**Text extract:**
Columbus, New Mexico's business district before March 9, 1916. |
The night was still on March 9, and the moon had nearly disappeared over the horizon when First Lieutenant John P. Lucas was awoken at 4:30AM by the sound of hoofbeats outside his adobe hut. Columbus’ streets were unlit, causing sentries to complain they could not see twenty feet in front of them. Yet through the darkness Lucas discerned the shadowy figures of several mounted men wearing sombreros, and instinctively knew Columbus was under attack. He retrieved his .45 pistol from its holster and, wearing only his underwear, quietly slipped into the center of the room facing the door, “determined to get a few of them before they got me” when they stormed the hut.
The eerie silence was broken by a shout. Private Fred Griffin, on guard duty outside the regiment’s headquarters a few hundred feet away, had spied the invaders outside Lucas’ hut. Griffin issued a challenge, but was answered by a rifle shot that hit him in the stomach. Griffin fired as he reeled backwards, killing his assailant and two other Mexicans before slumping to the ground and dying.
Lucas did not hesitate. Taking advantage of the sudden confusion, he put on his pants and raced barefoot out of his hut toward the barracks of the Machine Gun Troop he commanded. All hell was about to break loose in Columbus.
The legendary Mexican revolutionary and bandit Pancho Villa was leading 500 men in a cross-border raid on Columbus. Villa had divided his men into two columns: one column struck Camp Furlong simultaneously from the east and west, while the other moved to attack Columbus’ business district from the west. Panic erupted among the residents when the Villistas rode into Columbus shouting “Viva Villa! Viva Mexico!,” wildly shooting into houses and at any civilians in their path.
At Camp Furlong, Villa’s men mistook the stables for the sleeping quarters of the garrison, and directed most of their fire at horses rather than soldiers. Lieutenant Lucas was able to marshal his men and his machine guns. Deciding the first priority should be the defense of Camp Furlong, he set up the guns where they could cover the railroad crossing leading into camp. Yet because of the darkness, Lucas and his men could only aim bursts of fire in the direction of the Villistas’ muzzle flashes.
Meanwhile, Lieutenant James P. Castleman, serving on staff duty, heard the gunfire and ran out of his hut. As he turned the corner of the building he collided with a dismounted Mexican, whom he promptly shot and killed. By the time he reached his unit’s barracks, his sergeant had already rallied F Troop. Castleman led his men towards the regiment’s headquarters, advancing under heavy fire from nearby Villistas. As soon as the fire slackened, Castleman ordered the troop into Columbus, where the Mexicans had penetrated as far as the Commercial Hotel. There the raiders dragged civilian men into the street, robbing and murdering them. Others were killed on the stairs and in the lobby. The Mexicans made a serious tactical error, however, by setting fire to the hotel. Lucas and Castleman’s troops had linked up and took up firing positions on Main Street. The conflagration from the hotel illuminated the streets and allowed the cavalrymen to distinguish Americans from the Villistas. The U.S. forces trapped the enemy in a crossfire, and within 90 minutes Lucas’ four machine guns fired close to 20,000 rounds.
Finally, at 7:30AM a Villista bugler signaled retreat.

**Dataset content:**
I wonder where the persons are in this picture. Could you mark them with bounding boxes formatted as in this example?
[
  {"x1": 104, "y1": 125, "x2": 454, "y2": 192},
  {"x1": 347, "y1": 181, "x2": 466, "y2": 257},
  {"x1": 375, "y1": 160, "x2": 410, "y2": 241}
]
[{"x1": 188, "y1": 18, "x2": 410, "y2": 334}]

**Written request 1:** In the account of the Columbus raid, what did Villa's men at Camp Furlong mistake the stables for?
**Written request 2:** Write out everything in the account of the Columbus raid from "Columbus, New Mexico's" down to "stormed the hut.".
The listing was taken from a separate source.

**Task answer 1:** They mistook the stables for the sleeping quarters of the garrison.

**Task answer 2:**
Columbus, New Mexico's business district before March 9, 1916. |
The night was still on March 9, and the moon had nearly disappeared over the horizon when First Lieutenant John P. Lucas was awoken at 4:30AM by the sound of hoofbeats outside his adobe hut. Columbus’ streets were unlit, causing sentries to complain they could not see twenty feet in front of them. Yet through the darkness Lucas discerned the shadowy figures of several mounted men wearing sombreros, and instinctively knew Columbus was under attack. He retrieved his .45 pistol from its holster and, wearing only his underwear, quietly slipped into the center of the room facing the door, “determined to get a few of them before they got me” when they stormed the hut.